Also Kartusche bringt echt viel,gerade weil sie besser auf einen abgestimmt ist und ich finde die Dämpfung der 302 ist das, was die Gabel an ihrer Performance hindert.

Die 302er Domain ist leider aus Erfahrung (haben im BSB-Projekt zwei gehabt) nicht so gut wie die 318, welche eine andere Dämpfung hat.
Ich kann dir anbieten mich um deine Gabel mal zu kümmern und zu schauen warum deine so schlecht geht.
Evtl bringts etwas ein 318er Dämpfunssystem zu verbauen.

Aber schau mal,du hast untem am rechten Gabelholm ein rotes Rädchen, dreh mal daran , evtl wird das Ansprechverhalten dann besser, könnt sein das das zu weit aufgedreht oder was ich eher glaube zu zugedreht.
Die Standardfeder der Domain im Froggy müsst eig für deine 100kg denke ich mal fschon zu weich sein, denn selbst ich habe sie mit meinen fahrfertigen 80-85kg relativ schnell zum Durchschlag bekommen.
Das sie bei dir geht könnt an einem zu schnellen Rebound liegen, was das Starrfederverhalten erklären würde...


----------



## lukiluk (11. Januar 2011)

ja an diesem rädchen hab ich schon rumgespielt.. ich konnte ganz ehrlich fast gar keine veränderung feststellen. hab komplett auf langsamen rebound (schildkröte) gestellt und bin die gleiche strecke nochmal gefahren.
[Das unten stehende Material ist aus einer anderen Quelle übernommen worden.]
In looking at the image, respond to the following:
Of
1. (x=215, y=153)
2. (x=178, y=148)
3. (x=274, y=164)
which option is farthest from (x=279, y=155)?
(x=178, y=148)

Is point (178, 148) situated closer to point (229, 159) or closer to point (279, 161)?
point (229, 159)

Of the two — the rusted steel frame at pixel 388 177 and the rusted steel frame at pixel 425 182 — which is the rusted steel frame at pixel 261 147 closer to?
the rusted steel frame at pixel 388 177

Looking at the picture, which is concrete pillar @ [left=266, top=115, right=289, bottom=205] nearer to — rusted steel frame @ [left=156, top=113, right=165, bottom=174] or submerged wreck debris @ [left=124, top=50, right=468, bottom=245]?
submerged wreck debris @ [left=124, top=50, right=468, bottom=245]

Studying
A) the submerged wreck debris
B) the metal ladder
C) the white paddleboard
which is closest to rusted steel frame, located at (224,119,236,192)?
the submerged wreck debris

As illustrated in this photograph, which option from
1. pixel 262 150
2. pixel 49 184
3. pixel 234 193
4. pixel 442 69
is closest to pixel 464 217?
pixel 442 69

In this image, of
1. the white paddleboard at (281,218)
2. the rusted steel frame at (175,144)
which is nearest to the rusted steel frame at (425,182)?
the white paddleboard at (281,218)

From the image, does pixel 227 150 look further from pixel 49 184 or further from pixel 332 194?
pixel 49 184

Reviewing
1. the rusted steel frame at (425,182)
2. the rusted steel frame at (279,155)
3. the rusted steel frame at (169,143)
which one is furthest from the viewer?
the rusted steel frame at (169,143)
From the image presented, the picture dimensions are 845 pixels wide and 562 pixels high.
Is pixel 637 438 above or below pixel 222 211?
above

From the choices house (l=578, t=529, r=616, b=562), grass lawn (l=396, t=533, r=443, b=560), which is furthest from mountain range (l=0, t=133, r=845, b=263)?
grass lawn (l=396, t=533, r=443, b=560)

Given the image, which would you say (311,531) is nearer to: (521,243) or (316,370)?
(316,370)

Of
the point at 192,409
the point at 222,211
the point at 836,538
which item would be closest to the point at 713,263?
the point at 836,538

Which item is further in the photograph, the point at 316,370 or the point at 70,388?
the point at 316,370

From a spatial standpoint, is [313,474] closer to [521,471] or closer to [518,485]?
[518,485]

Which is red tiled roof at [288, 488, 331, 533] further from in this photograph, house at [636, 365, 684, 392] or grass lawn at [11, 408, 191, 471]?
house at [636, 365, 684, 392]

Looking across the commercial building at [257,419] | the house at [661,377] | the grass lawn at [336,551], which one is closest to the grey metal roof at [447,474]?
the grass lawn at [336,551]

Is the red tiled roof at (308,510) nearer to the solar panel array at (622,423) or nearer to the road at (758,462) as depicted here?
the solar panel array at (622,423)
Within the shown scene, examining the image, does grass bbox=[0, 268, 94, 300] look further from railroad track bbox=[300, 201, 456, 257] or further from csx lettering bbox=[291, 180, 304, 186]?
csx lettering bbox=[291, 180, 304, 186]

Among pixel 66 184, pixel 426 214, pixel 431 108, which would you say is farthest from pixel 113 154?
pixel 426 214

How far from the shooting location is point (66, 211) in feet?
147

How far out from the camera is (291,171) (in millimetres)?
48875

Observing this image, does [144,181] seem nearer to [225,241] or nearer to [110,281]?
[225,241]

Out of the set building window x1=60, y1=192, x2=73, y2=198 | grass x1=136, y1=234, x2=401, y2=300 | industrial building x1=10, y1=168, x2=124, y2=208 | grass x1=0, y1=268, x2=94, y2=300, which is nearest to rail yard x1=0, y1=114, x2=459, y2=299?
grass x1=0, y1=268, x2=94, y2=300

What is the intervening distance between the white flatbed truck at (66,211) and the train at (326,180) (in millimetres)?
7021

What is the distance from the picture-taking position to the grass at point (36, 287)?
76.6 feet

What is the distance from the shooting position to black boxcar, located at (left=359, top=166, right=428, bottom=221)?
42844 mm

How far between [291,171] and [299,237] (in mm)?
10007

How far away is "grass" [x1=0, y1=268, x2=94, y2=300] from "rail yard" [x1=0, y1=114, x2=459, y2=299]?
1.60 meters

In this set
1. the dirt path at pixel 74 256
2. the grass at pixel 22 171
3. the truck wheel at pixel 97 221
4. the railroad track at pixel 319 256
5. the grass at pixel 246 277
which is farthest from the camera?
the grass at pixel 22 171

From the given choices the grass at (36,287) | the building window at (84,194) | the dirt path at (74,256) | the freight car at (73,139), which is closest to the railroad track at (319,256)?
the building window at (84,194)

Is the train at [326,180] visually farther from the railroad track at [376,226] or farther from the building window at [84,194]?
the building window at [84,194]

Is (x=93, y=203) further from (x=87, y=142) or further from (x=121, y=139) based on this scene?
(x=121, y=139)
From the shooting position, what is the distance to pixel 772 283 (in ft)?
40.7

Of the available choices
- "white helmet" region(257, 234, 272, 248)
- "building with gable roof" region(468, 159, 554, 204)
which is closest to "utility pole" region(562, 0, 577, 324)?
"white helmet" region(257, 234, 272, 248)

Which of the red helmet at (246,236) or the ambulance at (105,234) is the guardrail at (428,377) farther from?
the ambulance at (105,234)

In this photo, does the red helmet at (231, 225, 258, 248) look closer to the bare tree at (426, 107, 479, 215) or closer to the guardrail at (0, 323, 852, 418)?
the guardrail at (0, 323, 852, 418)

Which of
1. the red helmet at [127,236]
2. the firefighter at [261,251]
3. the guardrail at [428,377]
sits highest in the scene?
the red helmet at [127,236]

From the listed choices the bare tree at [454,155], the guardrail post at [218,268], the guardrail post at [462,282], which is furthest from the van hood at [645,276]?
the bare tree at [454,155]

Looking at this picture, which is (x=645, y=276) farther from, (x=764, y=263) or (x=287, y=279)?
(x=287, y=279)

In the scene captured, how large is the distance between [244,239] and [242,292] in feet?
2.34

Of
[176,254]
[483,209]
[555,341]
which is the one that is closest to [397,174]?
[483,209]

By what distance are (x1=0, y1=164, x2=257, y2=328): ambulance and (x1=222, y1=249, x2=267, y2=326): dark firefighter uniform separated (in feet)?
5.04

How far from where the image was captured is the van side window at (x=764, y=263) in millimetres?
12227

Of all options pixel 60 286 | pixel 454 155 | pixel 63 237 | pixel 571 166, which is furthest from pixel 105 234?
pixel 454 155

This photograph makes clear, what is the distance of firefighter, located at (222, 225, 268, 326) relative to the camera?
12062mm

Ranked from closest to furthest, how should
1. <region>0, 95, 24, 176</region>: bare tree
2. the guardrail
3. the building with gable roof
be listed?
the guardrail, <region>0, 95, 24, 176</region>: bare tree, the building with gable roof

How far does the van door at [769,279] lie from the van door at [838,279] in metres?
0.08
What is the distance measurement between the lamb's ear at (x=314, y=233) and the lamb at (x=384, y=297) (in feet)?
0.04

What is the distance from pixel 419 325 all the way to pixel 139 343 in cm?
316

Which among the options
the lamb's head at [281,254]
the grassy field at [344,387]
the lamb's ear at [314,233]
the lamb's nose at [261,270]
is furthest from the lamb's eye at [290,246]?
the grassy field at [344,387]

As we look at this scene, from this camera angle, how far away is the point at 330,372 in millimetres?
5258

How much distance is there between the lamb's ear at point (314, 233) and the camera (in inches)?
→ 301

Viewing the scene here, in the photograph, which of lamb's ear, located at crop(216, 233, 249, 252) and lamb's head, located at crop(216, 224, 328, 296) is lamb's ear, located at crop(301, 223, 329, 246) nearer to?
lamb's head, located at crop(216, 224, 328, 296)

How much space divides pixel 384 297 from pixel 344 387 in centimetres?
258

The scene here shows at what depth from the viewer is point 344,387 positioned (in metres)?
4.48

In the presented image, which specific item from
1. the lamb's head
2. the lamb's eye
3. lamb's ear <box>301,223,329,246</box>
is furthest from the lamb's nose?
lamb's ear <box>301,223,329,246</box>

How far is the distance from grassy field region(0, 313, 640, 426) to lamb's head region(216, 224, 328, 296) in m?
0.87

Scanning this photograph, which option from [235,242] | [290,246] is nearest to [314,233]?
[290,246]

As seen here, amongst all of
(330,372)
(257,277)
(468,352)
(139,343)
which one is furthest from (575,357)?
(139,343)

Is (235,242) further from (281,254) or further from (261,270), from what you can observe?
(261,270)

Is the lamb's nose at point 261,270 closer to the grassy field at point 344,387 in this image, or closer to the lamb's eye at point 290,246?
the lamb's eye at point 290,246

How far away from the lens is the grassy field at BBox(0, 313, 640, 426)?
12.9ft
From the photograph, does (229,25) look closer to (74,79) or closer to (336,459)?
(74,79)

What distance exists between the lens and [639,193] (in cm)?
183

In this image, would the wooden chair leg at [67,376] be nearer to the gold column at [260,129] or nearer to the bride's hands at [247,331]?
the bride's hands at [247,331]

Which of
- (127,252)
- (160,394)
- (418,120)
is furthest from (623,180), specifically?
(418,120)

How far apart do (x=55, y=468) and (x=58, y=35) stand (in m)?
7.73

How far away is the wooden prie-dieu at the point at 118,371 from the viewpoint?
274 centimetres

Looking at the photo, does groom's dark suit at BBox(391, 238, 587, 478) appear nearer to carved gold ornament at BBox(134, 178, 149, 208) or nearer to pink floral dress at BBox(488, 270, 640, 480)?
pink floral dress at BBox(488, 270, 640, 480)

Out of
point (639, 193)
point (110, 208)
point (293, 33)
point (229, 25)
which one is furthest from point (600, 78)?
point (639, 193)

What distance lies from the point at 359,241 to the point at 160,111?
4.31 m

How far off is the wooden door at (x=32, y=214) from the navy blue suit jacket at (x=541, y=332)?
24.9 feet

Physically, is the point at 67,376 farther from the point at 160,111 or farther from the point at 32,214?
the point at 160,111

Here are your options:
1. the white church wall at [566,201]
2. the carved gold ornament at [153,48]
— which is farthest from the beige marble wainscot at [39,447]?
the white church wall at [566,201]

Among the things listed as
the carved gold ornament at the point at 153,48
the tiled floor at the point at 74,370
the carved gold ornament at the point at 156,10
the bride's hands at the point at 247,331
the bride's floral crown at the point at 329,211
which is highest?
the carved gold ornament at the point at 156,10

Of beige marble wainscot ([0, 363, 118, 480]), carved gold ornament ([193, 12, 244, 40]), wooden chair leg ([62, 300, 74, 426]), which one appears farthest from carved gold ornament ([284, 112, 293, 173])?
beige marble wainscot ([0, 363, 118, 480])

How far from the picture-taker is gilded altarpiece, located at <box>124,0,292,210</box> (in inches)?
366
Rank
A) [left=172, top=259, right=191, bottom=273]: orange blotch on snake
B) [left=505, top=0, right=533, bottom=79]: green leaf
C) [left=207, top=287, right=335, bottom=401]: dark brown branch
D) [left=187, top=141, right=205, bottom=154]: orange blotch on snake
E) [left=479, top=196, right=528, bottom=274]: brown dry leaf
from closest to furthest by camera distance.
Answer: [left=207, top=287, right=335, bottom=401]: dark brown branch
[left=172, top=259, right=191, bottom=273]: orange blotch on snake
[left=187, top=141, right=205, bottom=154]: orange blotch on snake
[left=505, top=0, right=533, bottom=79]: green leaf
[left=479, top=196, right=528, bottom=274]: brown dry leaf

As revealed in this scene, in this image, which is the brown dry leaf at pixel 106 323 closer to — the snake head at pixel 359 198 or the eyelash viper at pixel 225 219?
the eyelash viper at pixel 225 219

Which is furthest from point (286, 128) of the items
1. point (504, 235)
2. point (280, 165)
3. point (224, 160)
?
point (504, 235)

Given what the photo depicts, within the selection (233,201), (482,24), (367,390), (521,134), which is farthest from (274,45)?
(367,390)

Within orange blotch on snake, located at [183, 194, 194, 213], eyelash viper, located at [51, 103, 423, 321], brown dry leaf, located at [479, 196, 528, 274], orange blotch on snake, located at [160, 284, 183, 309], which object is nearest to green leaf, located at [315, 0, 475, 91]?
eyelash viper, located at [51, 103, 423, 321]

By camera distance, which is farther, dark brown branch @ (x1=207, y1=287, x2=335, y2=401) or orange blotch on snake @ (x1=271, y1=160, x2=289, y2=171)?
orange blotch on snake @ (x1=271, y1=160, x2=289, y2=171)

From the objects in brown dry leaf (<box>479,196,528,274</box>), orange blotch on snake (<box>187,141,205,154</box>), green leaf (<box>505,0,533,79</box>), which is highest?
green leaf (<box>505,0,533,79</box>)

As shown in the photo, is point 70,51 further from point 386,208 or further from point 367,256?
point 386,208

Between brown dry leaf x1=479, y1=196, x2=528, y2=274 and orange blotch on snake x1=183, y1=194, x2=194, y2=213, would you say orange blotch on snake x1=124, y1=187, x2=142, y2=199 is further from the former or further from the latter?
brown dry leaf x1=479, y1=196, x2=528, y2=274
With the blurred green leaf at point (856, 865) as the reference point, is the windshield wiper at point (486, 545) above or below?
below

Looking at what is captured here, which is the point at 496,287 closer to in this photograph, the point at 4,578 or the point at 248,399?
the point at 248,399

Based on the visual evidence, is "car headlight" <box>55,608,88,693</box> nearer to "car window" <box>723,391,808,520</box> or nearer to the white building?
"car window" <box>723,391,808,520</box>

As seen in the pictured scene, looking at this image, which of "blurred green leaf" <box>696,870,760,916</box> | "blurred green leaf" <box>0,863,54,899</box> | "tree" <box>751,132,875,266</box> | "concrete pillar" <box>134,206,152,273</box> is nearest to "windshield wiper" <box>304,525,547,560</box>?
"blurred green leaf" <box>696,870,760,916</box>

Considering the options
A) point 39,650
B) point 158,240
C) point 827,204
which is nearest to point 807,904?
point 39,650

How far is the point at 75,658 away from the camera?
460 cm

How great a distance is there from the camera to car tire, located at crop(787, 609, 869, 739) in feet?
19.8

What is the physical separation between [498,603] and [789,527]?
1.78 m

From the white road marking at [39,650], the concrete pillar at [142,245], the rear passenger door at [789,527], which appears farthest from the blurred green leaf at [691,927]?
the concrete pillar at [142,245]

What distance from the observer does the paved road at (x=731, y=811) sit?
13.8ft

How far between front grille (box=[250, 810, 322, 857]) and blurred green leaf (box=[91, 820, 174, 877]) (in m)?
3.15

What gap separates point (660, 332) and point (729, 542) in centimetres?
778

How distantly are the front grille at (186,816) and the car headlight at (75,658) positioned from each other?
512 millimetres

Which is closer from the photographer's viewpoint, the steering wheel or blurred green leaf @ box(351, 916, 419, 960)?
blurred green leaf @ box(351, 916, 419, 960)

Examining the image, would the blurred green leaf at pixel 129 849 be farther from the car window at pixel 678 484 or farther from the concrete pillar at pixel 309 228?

bei sprüngen oder größeren hindernissen geht die gabel ja ganz gut - da merk ich auch wieder das sie etwas zu weich ist - aber wie gesagt bei so kleinen schnellen schlägen versteift sie sich total 

wie würde das denn ablaufen mit dem ansehen? ich denk wir wohnen doch ein stückchen auseinander


----------



## L0cke (11. Januar 2011)

Hey, also wenn müsstest du mir die Gabel schicken anders wirds wohl nicht gehen... 

Rebound müsste bei dir wahrscheinlich 6-10 klicks vor ganz langsam am besten sein, aber daran scheint es schonmal nicht zu liegen....

Also ich denke das es eher an der Dämpfung/Öl liegt....


----------



## maggse (17. Januar 2011)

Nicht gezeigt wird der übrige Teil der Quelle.